The subtle reliance on the dual-themes of obsolescence and disability serve as an interesting framework to build a narrative that heartbreakingly explores the human condition and its reproducibility, and asks readers quite boldly to question how original we really are. Readers are not easily fooled by the developing Klara of the first third of the novel, but toward the end one can’t help but notice the pointedly accurate mannerisms, hopes and clairvoyance Klara absorbs through simple interactions with human beings. Though Ishiguro’s Klara and the Sun begins as more of a sci-fi fable, it wraps up with a heady philosophical investigation of the borderlines of humanity/cyborg and dis/ability. It dares to query whether any of us could stand in the crushing liminal space as Klara could with such fatalistic optimism.
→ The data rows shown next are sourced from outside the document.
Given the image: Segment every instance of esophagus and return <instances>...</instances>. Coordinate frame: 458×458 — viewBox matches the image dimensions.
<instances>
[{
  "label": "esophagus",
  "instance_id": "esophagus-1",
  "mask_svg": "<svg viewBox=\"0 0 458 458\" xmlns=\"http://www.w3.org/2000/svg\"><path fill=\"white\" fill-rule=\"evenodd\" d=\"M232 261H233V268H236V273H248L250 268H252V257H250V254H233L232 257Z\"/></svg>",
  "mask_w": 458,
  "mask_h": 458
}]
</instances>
Klara and the Sun by Kazuo Ishiguro was published in 2021 by Faber.
sarah madoka currie is a doctoral candidate & lecturer of dis/ability and madness (Mad Studies) at the University of Waterloo, Canada. As an activist, compassionate research and increased healthcare equity for psychiatric survivors and psychiatric service users are the soapboxes she re- and de-constructs at multilingual conferences in Canada, America, France, India, Japan and the southern United Kingdom. If our research and writing isn’t inspiring hope and increased collaboration in well-researched community-based care solutions, we are not doing enough with our myriad privileges.